In zijn soloshow – zijn eerste in Den Haag – bij Hoorn en Reniers toont Casper Verborg (1981) onder meer een groot, recent tweeluik. Op het linkerluik is een ontmoeting te zien tussen de presidenten Kim Jong-un en Donald Trump, terwijl het rechterluik gedomineerd wordt door een felgele gorilla. Verborg heeft het als titel Offspring gegeven, waarmee Verborg een handreiking aan de kijker lijkt te geven voor de interpretatie. Immers, zowel de mens als de gorilla hebben een gezamenlijke aapachtige voorvader. Maar ook daar stokt de interpretatie weer, want wat zegt dat gegeven over de beide presidenten? Zowel gorilla’s als de beide machtige mannen staan bekend om hun borstklopperij, de eersten letterlijk, de tweeden figuurlijk. Is het mensdom daarmee niet verder gekomen dan de gorilla’s? Maar wie zegt dan dat de gorilla’s niet ver gekomen zijn? De gorilla is in het algemeen een vredelievende plantenetende soort, die zich het liefste niet al te veel met andere soorten bemoeit. Is dat te prefereren boven het mensdom? En in hoeverre voel je je als mensdom vertegenwoordigd door de twee presidenten? Verborg geeft er geen antwoord op; het zelfs maar de vraag of dat zijn vragen zouden zijn. En er is meer: de figuren zijn in een ruimte geplaatst vol abstracte, organische structuren. Het felle geel van de gorilla domineert de gehele voorstelling; het komt terug in de kleding van Kim en in de structuren in de bovenste helft van de schilderijen. Die verschillende gekleurde structuren, hoezeer ook gebaseerd op reële structuren, zijn in feite puur schilderkunstig, ze creëren een schilderkunstige ruimte en ze bemoeilijken in feite weer de interpretatiesprong. Een ieder zal wel, terecht of onterecht, zijn of haar mening klaar hebben over Kim en Trump en desnoods ook over de combinatie met een gorilla, maar wat is die mening nog waard tegenover die kleurrijke schilderkunstige setting? Je zou, als bij Wiegmink, kunnen stellen dat de gorilla en de structuren feestelijk en kleurrijk zegevieren over het mensdom, maar je zou ook weer aan een droom, misschien zelfs een nachtmerrie kunnen denken. Verborg onthoudt zich echter in het schilderij consequent van enig commentaar die een dergelijke interpretatie zou kunnen inhouden. Hij werpt je als kijker bij iedere poging tot verdere interpretatie terug op het schilderkunstige van het schilderij. Offspring is zowel autonoom als niet-autonoom. Het gaat ergens over, maar zowel dankzij als ondanks dat, gaat het vooral over zichzelf.

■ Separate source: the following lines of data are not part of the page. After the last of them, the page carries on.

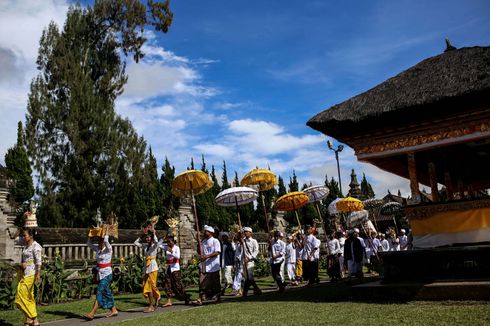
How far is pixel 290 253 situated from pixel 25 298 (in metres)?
10.9

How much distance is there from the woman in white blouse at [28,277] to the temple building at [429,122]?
22.8 feet

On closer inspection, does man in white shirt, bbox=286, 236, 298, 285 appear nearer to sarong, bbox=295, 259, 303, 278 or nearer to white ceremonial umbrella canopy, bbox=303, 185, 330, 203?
sarong, bbox=295, 259, 303, 278

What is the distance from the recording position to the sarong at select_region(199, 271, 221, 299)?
37.8ft

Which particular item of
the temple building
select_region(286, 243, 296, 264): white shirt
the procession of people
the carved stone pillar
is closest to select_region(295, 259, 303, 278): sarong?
the procession of people

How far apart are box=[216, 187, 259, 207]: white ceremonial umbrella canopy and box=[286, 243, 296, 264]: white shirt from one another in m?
3.98

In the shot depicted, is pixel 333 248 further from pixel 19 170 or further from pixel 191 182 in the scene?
pixel 19 170

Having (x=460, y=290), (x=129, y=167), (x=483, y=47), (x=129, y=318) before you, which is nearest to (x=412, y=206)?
(x=460, y=290)

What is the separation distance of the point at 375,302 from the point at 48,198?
2361 cm

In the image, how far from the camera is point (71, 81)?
94.0 feet

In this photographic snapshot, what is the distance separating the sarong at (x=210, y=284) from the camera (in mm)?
11508

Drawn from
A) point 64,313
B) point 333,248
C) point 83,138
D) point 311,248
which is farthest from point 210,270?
point 83,138

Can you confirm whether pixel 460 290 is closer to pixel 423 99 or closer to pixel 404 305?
pixel 404 305

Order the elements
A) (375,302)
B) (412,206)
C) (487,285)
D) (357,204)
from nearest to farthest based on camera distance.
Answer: (487,285) → (375,302) → (412,206) → (357,204)

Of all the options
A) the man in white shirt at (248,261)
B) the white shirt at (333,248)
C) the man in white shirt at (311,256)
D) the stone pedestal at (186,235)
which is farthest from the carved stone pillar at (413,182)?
the stone pedestal at (186,235)
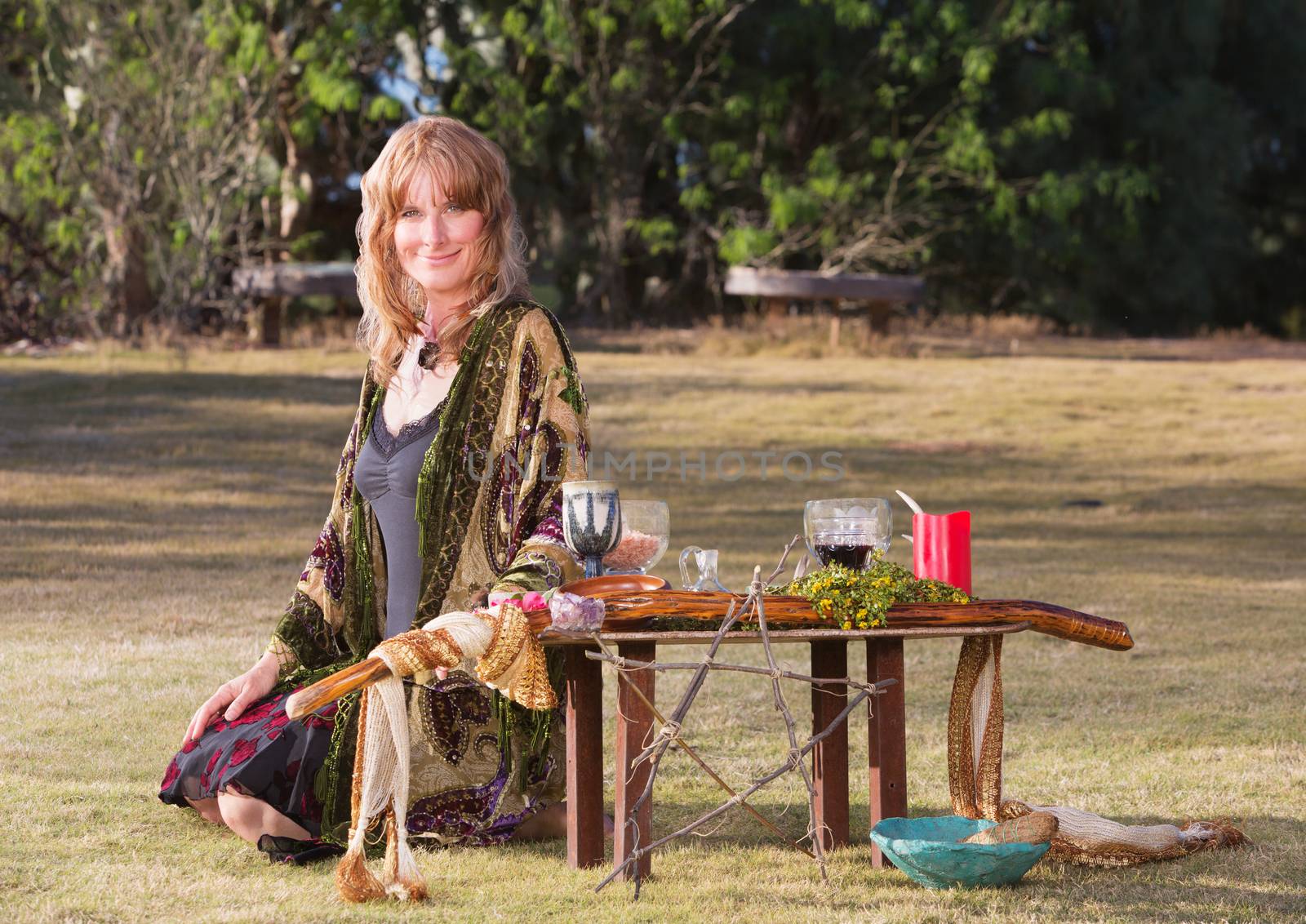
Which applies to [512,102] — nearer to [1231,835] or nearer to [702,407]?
[702,407]

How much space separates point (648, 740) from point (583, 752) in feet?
0.44

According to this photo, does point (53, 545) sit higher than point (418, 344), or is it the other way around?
point (418, 344)

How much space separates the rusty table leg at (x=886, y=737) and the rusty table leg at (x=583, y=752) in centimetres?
53

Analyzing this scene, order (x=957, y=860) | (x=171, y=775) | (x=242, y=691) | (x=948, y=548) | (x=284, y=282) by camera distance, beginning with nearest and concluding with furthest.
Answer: (x=957, y=860)
(x=948, y=548)
(x=242, y=691)
(x=171, y=775)
(x=284, y=282)

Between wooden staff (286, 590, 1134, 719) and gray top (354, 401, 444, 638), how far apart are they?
1.58 feet

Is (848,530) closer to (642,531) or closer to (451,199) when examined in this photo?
(642,531)

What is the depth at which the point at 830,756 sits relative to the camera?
3.42 meters

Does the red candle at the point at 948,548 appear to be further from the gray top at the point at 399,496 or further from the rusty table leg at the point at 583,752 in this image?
the gray top at the point at 399,496

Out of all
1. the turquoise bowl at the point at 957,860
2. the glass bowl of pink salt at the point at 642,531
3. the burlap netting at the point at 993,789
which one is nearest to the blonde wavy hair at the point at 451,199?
the glass bowl of pink salt at the point at 642,531

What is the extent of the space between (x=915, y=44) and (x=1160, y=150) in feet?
13.2

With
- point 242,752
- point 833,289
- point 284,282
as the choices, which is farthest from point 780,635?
point 833,289

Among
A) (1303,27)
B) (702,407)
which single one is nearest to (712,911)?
(702,407)

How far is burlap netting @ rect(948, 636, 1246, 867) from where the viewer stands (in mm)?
3350

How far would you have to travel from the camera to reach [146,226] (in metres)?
15.6
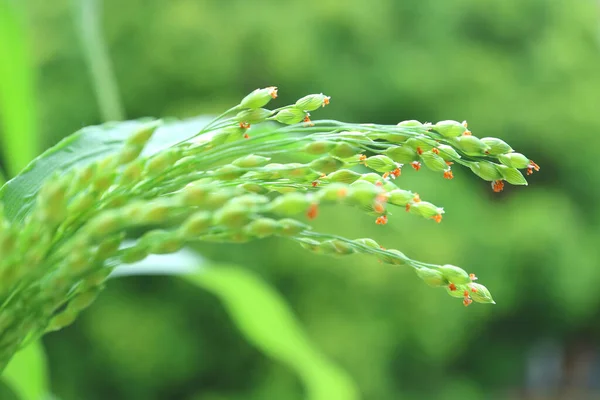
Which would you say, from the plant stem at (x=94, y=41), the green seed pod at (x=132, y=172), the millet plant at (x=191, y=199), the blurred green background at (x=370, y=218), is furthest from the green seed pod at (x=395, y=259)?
the blurred green background at (x=370, y=218)

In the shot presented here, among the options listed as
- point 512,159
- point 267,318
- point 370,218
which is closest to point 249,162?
point 512,159

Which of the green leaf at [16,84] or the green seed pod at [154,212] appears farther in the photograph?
the green leaf at [16,84]

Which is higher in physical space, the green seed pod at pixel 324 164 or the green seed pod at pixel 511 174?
the green seed pod at pixel 324 164

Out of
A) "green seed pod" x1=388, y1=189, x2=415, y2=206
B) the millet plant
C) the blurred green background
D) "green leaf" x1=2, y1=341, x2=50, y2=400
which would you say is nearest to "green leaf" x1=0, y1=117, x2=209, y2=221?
the millet plant

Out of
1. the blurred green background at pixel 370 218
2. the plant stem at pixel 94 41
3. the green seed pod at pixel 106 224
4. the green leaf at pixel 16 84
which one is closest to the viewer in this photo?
the green seed pod at pixel 106 224

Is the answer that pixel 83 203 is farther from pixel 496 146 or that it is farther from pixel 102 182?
pixel 496 146

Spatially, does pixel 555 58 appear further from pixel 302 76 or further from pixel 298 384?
pixel 298 384

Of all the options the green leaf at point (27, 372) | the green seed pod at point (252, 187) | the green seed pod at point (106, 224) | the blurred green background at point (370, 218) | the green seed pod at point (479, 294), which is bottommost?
the blurred green background at point (370, 218)

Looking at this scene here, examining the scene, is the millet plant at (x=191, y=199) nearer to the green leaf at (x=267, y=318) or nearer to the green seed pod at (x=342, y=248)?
the green seed pod at (x=342, y=248)
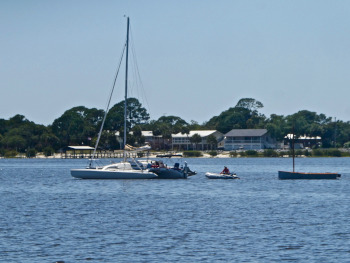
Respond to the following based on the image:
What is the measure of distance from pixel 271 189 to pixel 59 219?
34.4 meters

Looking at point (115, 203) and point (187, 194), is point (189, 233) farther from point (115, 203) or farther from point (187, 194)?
point (187, 194)

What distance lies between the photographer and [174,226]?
140ft

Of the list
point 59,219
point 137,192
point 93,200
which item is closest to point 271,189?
point 137,192

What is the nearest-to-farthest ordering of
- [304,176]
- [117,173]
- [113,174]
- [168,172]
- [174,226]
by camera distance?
[174,226]
[117,173]
[113,174]
[168,172]
[304,176]

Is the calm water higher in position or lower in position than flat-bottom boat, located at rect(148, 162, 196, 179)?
lower

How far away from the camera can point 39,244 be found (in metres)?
35.8

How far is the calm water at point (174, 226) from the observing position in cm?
3334

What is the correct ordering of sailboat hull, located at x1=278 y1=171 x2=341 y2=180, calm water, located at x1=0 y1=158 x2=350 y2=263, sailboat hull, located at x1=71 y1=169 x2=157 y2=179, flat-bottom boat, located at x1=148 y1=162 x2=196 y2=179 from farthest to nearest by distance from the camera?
sailboat hull, located at x1=278 y1=171 x2=341 y2=180 < flat-bottom boat, located at x1=148 y1=162 x2=196 y2=179 < sailboat hull, located at x1=71 y1=169 x2=157 y2=179 < calm water, located at x1=0 y1=158 x2=350 y2=263

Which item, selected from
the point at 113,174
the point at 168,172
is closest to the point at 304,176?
the point at 168,172

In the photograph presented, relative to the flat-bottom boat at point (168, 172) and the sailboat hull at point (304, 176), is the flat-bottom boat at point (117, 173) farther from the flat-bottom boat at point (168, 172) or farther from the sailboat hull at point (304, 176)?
the sailboat hull at point (304, 176)

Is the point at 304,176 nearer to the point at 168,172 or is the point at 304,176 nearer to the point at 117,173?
the point at 168,172

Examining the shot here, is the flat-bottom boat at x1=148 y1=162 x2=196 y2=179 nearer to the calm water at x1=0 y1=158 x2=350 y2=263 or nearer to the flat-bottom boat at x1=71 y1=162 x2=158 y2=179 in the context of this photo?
the flat-bottom boat at x1=71 y1=162 x2=158 y2=179

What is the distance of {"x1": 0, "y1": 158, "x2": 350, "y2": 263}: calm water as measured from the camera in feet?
109

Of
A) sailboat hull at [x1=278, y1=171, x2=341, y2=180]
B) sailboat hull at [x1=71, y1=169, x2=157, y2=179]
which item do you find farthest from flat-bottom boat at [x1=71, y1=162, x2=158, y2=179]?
Answer: sailboat hull at [x1=278, y1=171, x2=341, y2=180]
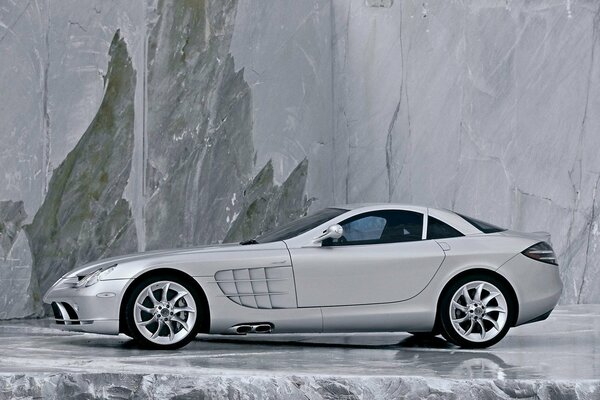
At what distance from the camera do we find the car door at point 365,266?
9.47 metres

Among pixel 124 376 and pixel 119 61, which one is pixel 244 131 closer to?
pixel 119 61

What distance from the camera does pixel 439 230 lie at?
32.5ft

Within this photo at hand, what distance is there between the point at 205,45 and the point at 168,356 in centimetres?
636

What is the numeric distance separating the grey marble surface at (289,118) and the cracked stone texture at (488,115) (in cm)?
2

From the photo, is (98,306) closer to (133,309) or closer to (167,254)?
(133,309)

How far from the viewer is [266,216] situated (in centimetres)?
1540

Beide schilders, Wiegmink en Verborg, zijn rasschilders voor wie kleur, verfstructuur en het aanbrengen van de verf zelf boekdelen spreken. Het gaat bij hen niet alleen om wat er geschilderd is, maar ook om hoe het geschilderd is. Tegelijkertijd laten ze onderdelen van de realiteit van het leven zien die hen fascineren. Het zijn de sporen van een realiteit die, als bij Arigawa, misschien dwingend was. Bij Arigawa zijn dat de muur, de structuren en de lijmresten, bij Wiegmink is het de tegenstelling tussen modernistische, architectonische maakbaarheid en de vegetatie die het allemaal overneemt, en bij Verborg blijkt zelfs de actualiteit niet veilig te zijn.
Uiteraard is de interpretatiesprong van toepassing bij ieder kunstwerk dat wat meer wil voorstellen dan een reclame- of verkeersbord, maar Arikawa lokt die sprong mooi uit in de duotentoonstelling met Wiegmink bij Helder. Verborgs solo bij Hoorn en Reniers is verrassend met opvallend felle kleuren die hem ook dwingen tot nog helderder uitspraken, qua compositie en inhoud, dan voorheen, waardoor de interpretatiesprong zich des te scherper aftekent.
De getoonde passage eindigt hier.